You need to edit Central Dashboard’s ConfigMap changing CD_REGISTRATION_FLOW to true.

kubectl edit configmap centraldashboard-parameters -n kubeflow

# Set CD_REGISTRATION_FLOW to true
# CD_REGISTRATION_FLOW: false
CD_REGISTRATION_FLOW: "true"

Update Central Dashboard deployment and restart it

kubectl edit deploy centraldashboard -n kubeflow

# --     some configurations we don't care    -- #
spec:
  containers:
  - env:
    ...
    ...
    # Change the value of REGISTRATION_FLOW from false to true
    - name: REGISTRATION_FLOW
      value: "true"
# restart centraldashboard deployment
kubectl get deploy centraldashboard -n kubeflow -o yaml | kubectl replace -f -

When an authenticated user logs into the system and visits the Central Dashboard for the first time, it triggers profile creation automatically. A brief message introduces profiles, and the user can name her profile and click Finish. This redirects the user to the Dashboard where she views and selects her profile in the drop down list.

../_images/operation-guide-auth-ldap-login-namespace01.png ../_images/operation-guide-auth-ldap-login-namespace02.png

Configure pod security policy for your user profile

Before starting to use Kubeflow on vSphere, remember to configure the pod security policy for your user profile in order to create pods. This is important as pod creation is needed for many Kubeflow on vSphere functions, such as Notebook Server creation.
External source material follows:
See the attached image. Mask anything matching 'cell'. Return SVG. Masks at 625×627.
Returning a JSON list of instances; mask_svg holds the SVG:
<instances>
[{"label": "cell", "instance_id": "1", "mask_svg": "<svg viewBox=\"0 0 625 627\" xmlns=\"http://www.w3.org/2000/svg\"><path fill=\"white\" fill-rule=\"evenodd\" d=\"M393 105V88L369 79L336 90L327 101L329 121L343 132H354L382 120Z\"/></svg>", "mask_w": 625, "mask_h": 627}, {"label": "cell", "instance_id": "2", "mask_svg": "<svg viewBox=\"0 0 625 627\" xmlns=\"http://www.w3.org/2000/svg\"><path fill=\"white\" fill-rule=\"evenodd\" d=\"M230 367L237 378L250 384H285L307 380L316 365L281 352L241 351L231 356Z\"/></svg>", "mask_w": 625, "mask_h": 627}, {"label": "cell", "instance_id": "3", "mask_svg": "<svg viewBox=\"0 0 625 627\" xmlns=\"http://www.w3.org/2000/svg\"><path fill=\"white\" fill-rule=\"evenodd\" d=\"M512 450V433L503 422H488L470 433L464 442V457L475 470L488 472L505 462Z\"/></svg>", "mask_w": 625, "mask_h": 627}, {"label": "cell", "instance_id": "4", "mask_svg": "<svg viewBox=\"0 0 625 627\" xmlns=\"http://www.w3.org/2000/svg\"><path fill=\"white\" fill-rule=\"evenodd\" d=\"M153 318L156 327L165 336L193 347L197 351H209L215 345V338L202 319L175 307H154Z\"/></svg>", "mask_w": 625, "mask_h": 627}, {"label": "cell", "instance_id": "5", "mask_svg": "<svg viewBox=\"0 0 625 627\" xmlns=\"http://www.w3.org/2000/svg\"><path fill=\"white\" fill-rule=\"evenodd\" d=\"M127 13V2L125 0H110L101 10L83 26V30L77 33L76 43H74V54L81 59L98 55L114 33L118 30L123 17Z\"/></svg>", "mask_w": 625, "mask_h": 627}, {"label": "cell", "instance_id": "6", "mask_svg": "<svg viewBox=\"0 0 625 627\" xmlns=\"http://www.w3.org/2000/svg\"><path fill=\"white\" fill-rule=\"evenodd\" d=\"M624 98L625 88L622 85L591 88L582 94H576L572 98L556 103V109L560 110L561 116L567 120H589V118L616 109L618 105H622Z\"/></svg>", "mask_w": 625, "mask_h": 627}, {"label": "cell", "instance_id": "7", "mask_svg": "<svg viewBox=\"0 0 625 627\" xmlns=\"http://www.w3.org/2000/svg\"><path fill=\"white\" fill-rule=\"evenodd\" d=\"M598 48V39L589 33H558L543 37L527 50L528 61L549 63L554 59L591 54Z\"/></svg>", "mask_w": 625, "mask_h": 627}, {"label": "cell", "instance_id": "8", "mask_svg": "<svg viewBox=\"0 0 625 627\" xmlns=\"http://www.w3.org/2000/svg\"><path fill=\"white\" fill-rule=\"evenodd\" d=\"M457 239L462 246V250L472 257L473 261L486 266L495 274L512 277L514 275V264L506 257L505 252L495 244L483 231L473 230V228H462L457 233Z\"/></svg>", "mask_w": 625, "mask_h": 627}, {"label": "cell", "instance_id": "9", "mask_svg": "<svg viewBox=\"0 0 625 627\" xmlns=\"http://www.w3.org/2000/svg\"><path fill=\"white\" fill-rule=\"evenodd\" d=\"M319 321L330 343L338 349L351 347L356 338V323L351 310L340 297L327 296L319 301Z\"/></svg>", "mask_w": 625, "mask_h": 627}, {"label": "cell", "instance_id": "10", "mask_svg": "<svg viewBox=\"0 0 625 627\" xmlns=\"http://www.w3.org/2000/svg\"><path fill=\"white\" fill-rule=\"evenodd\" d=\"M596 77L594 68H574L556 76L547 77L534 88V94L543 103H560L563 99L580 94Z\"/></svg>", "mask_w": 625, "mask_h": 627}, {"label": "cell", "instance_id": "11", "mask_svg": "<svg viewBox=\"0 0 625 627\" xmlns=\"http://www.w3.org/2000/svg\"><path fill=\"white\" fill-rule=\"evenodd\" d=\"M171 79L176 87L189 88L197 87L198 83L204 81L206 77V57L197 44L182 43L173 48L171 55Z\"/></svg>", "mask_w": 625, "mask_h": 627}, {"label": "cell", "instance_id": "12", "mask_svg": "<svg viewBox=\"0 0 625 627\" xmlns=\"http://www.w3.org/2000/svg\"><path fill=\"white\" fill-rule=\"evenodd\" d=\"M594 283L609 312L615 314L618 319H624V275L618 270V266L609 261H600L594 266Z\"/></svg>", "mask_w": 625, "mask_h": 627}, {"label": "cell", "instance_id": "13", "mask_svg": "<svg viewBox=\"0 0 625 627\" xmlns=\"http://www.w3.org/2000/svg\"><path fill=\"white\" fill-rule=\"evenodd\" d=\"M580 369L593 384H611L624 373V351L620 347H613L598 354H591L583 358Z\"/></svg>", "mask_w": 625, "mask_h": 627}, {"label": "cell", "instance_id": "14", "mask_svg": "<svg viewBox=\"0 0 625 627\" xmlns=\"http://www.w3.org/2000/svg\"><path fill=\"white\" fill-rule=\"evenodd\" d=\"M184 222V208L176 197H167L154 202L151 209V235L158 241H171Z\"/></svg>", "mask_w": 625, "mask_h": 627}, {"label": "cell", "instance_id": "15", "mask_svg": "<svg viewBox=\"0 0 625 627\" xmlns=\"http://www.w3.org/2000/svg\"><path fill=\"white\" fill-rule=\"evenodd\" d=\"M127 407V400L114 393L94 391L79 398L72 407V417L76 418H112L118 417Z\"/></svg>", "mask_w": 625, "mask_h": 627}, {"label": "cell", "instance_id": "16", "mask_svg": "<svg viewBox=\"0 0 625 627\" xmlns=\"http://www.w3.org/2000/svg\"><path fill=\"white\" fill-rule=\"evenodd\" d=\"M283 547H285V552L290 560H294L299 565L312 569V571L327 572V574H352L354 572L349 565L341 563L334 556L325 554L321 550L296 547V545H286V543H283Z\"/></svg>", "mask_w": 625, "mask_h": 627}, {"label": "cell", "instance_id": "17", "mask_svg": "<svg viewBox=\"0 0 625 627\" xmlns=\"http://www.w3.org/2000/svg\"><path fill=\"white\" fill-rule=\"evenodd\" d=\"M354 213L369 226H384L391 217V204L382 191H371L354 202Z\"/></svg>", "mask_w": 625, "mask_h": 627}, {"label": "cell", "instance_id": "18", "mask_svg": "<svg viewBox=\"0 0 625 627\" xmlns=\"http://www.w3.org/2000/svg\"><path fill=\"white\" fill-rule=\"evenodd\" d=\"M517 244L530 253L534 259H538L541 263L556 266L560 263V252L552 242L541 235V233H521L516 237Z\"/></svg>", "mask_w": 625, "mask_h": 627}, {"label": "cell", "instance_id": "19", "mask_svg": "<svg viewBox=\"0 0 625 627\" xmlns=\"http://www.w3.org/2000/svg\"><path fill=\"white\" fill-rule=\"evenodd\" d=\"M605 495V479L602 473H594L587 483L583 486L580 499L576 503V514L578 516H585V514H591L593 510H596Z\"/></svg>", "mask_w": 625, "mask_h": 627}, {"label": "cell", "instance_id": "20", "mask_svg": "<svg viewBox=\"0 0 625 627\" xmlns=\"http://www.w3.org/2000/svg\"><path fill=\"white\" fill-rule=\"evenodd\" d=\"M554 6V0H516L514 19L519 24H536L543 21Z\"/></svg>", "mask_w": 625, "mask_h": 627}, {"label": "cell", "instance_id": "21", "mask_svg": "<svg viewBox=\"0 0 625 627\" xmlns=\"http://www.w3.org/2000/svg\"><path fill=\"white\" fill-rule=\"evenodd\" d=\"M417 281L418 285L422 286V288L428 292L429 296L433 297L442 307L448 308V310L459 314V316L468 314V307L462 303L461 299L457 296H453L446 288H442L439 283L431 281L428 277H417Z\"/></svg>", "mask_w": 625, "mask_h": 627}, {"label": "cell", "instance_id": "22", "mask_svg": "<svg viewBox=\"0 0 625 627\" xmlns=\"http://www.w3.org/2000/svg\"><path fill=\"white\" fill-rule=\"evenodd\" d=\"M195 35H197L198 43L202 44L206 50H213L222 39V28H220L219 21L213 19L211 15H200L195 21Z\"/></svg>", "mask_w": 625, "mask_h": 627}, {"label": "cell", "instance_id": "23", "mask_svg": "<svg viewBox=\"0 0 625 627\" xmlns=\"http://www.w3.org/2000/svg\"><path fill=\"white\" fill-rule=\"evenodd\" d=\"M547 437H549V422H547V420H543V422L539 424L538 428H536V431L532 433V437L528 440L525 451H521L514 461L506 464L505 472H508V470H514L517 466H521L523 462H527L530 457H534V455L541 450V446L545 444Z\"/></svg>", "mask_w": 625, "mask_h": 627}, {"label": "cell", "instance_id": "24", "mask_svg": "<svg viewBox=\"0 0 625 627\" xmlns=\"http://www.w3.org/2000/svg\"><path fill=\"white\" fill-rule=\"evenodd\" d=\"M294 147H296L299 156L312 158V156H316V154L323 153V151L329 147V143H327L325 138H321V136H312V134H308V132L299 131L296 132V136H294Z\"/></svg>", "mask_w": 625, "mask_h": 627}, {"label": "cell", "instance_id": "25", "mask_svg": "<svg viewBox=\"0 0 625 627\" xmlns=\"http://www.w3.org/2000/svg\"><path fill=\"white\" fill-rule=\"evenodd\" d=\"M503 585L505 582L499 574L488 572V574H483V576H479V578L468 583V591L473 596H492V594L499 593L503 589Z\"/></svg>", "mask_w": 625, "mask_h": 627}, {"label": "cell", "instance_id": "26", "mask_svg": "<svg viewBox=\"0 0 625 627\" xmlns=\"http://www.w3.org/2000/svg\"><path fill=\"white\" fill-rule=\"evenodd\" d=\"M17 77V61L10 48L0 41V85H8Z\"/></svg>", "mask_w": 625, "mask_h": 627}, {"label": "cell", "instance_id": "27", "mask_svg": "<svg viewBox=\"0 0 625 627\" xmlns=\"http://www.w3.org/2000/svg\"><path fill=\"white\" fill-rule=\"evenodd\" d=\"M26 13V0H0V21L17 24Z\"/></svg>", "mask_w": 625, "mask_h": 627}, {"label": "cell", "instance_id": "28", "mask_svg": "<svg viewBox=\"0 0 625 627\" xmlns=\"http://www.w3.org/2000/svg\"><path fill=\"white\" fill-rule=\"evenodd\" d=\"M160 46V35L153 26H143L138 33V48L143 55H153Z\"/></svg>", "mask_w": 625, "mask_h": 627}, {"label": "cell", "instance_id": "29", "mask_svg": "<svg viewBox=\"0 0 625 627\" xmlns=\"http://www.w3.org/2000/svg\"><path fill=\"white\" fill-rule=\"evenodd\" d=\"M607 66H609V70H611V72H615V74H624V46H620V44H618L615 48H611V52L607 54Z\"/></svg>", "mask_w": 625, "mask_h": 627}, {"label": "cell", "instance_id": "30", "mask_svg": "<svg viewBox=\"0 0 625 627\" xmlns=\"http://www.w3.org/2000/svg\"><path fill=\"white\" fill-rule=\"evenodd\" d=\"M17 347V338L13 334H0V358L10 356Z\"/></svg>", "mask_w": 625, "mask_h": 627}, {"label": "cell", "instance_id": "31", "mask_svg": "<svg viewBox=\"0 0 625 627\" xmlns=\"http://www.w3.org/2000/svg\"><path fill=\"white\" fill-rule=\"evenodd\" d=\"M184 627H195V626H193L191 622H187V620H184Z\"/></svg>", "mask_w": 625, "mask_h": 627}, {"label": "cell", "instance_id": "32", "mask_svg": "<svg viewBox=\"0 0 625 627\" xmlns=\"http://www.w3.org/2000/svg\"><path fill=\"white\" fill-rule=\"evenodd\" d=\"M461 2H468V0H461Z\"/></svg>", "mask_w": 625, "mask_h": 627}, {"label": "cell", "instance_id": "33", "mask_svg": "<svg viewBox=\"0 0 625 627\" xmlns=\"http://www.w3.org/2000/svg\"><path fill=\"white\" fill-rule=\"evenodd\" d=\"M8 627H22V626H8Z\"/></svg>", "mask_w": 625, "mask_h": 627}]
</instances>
Refer to Configure pod permission and security policy for more details and instructions.

Troubleshooting

Restrict specific LDAP accounts to login to Kubeflow on vSphere

Most of the time, you hope to specify some LDAP accounts can login to Kubeflow on vSphere, but not all LDAP accounts. Thus you need to add more filter restrictions when searching the directory. As in the following example, you only allow user1 and user2 these 2 users to login to Kubeflow on vSphere.

kubectl edit configmap dex -n auth

...
    userSearch:
      baseDN: ou=people,dc=vmware,dc=com
      filter: "(objectclass=inetOrgPerson)(|(uid=user1)(uid=user2))"
      ...

Pod creation failure

You may meet the following error in some operation:

FailedCreate 1s (x2 over 1s) statefulset-controller create Pod test-01-0 in StatefulSet test-01 failed error: pods “test-01-0” is forbidden: PodSecurityPolicy: unable to admit pod: []

This error occurs because you did not configure your pod security policy correctly. To solve this problem, you need to configure pod security policy based on Configure pod permission and security policy.